Cotopaxi was not intended to be the highlight of our trip to Ecuador. I mean, how could anything eclipse Galapagos?
In terms of stunning awe and splendour, Galapagos is difficult to rival, but in terms of adrenalin and freedom of spirit, biking down Cotopaxi volcano does a pretty good job.
Setting off uphill from 4500 metres
On reaching about 4500 metres in a 4×4, we set off uphill on foot for the last 300 metres or so in the lightly drizzling rain, choosing not to follow the longer and winding road (ie: easier- though that is a relative term) but to take the short cut up the deep gravel which rose steeply and directly to the refuge below the glacier.
Mirek got into his stride and walked up steadily and seemingly without effort. I had the guide with me and after awhile noticed I had to stop after taking about ten paces to rest and catch my breath. This slow process allowed me to take in the views of the surrounding barren hills and the uninviting looking glacier at the top submerged in clouds, behind which lay the volcano summit.
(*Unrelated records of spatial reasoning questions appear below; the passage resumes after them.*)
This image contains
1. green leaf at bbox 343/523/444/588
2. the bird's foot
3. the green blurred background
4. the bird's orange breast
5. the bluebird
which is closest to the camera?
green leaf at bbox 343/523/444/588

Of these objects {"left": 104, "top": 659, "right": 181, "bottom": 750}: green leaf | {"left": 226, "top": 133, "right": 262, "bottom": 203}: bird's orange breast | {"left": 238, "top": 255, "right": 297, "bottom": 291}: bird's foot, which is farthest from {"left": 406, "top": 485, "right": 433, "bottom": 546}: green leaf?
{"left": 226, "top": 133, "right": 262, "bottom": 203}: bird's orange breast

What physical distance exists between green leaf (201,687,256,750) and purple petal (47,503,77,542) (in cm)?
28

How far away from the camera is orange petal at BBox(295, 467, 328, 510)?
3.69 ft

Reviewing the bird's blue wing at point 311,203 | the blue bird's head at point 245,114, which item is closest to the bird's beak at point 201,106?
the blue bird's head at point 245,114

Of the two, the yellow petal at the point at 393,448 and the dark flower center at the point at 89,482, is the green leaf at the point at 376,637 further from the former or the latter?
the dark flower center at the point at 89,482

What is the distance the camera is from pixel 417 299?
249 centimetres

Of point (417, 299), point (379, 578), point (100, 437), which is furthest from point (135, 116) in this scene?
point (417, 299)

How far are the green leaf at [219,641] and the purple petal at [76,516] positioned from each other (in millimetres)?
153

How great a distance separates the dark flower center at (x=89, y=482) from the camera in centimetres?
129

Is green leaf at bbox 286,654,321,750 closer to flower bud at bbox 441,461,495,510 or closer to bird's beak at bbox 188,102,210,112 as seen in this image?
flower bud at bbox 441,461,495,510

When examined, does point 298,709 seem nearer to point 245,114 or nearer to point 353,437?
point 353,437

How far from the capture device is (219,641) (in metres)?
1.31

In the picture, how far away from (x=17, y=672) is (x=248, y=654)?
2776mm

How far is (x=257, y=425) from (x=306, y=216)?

On reaching the refuge and taking some quick photos, we walked past the mountain hut and made our way up onto the snowline where we had to turn back after less than fifty metres as the snow got too deep and our light walking shoes didn’t approve.
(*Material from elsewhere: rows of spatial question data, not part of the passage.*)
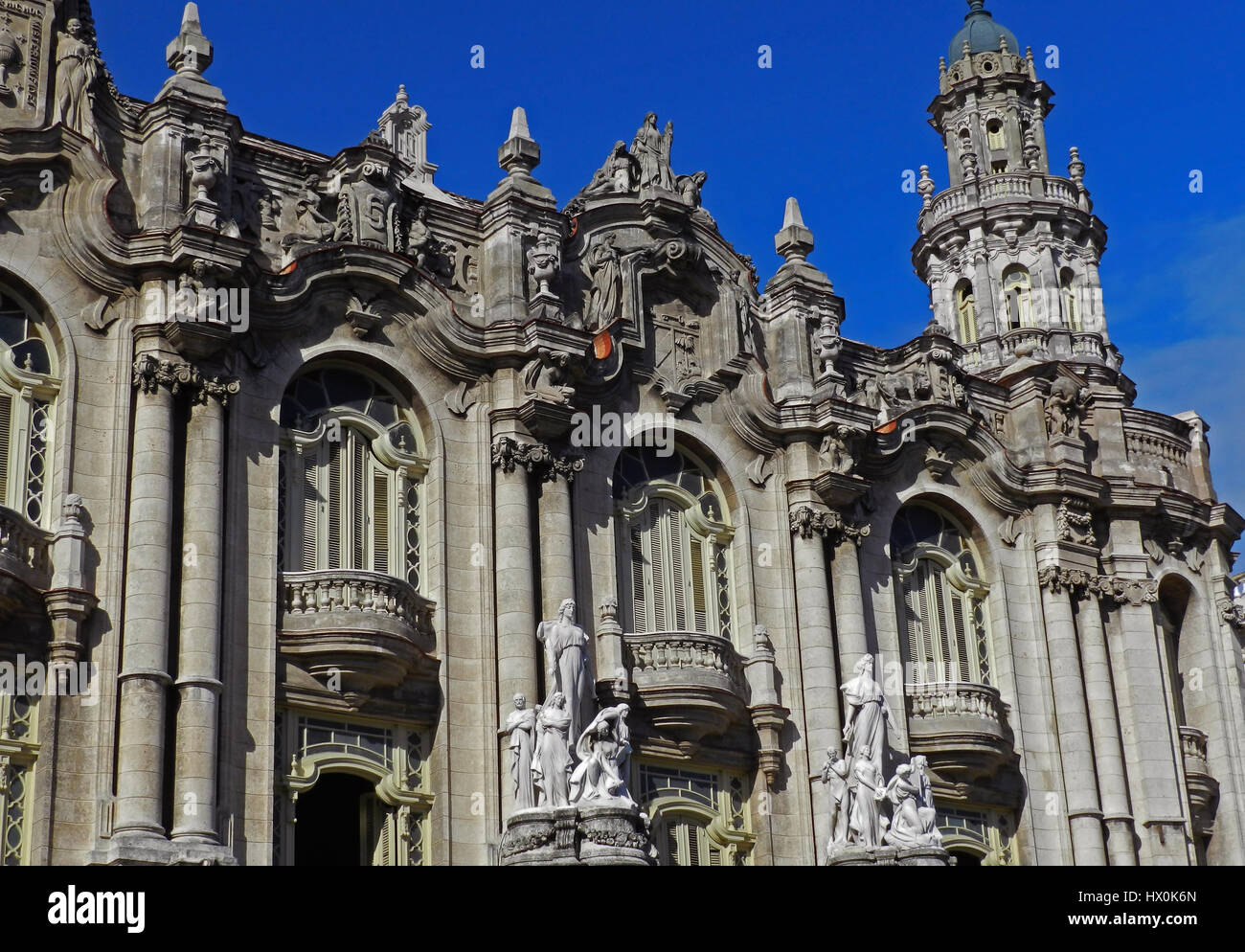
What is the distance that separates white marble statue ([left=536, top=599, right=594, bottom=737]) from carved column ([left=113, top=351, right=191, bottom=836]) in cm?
502

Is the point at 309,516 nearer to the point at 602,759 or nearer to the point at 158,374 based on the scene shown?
the point at 158,374

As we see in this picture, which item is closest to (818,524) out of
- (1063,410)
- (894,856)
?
(894,856)

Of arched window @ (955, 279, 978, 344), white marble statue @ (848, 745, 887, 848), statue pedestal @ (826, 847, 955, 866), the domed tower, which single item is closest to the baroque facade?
white marble statue @ (848, 745, 887, 848)

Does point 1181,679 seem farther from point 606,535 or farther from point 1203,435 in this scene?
point 606,535

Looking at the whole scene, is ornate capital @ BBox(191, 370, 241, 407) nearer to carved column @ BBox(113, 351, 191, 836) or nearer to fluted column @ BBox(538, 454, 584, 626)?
carved column @ BBox(113, 351, 191, 836)

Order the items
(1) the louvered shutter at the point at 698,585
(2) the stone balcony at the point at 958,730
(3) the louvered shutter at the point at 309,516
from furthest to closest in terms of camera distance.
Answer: (2) the stone balcony at the point at 958,730 → (1) the louvered shutter at the point at 698,585 → (3) the louvered shutter at the point at 309,516

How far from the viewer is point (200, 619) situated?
24.3 metres

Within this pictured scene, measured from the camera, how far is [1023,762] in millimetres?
32500

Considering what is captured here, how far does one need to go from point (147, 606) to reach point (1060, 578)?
56.3ft

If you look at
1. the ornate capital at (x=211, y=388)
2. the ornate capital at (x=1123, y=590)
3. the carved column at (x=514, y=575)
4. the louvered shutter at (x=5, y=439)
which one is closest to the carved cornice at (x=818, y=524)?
the carved column at (x=514, y=575)

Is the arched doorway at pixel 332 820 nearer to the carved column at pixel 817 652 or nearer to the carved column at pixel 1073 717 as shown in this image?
the carved column at pixel 817 652

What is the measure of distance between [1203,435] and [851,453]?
1047 cm

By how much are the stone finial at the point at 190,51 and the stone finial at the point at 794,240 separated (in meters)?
10.7

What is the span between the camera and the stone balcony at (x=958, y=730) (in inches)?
1222
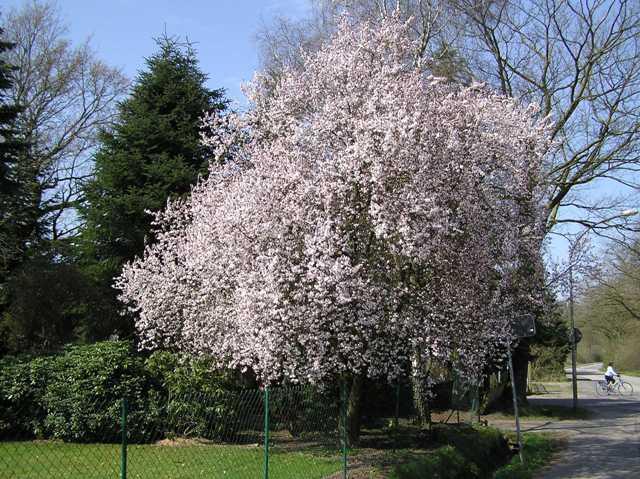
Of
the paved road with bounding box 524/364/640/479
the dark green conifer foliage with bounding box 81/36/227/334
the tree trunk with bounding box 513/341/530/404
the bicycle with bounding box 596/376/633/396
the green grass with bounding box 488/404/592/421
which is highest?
the dark green conifer foliage with bounding box 81/36/227/334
Still, Mirek stayed there long enough to tramp out a heart shape in the soggy snow, much to the bewilderment of our guide. Why would a middle aged man bother to leave such a mark for his middle aged wife…
On coming back down the way we had ascended, we had a quick snack in the back of the 4×4 and discarded the much appreciated thick overalls they had lent us for the trek to the snowline and put on some knee pads and a helmet.
Fortunately we were the only bikers, and in fact one of very few cars parked there, so we felt relaxed about our preparations. Having read other people’s accounts of their cycling experience down that volcano road, I realise we were lucky not to come across much traffic coming in the opposite direction . After dutifully listening to some very useful advice, especially re which brake not to use too much… the bicycles were prepared for us and we set off.
Mirek went off piste with the main guide, essentially cutting across country and emerging at times after jumping into the road in front of me as I meandered my way down the gravel road at a leisurely pace with my right hand firmly glued to the brake and enjoying feeling like royalty. The 4×4 was cruising about 50 metres behind me, should I need assistance. Decadent.
At this point I should add that neither of us are very experienced mountain bike riders. Just the weekend variety. But we both made it all the way with no mishaps!
We covered some 30 kilometres over a partly hilly and rutted road which then leveled out to cross through grassy plains in which grazed lama and which displayed much of the local fauna and flora.
I dismounted at the Norte Pedregal control post while Mirek set off further along some very winding and uphill roads until the end of the route.
With somewhat aching muscles and a not unpleasurant feeling of exhaustion, we travelled back to Quito in anticipation of our next day’s departure for the Amazon.
Thank you Mirek for enticing me to go on that bike ride.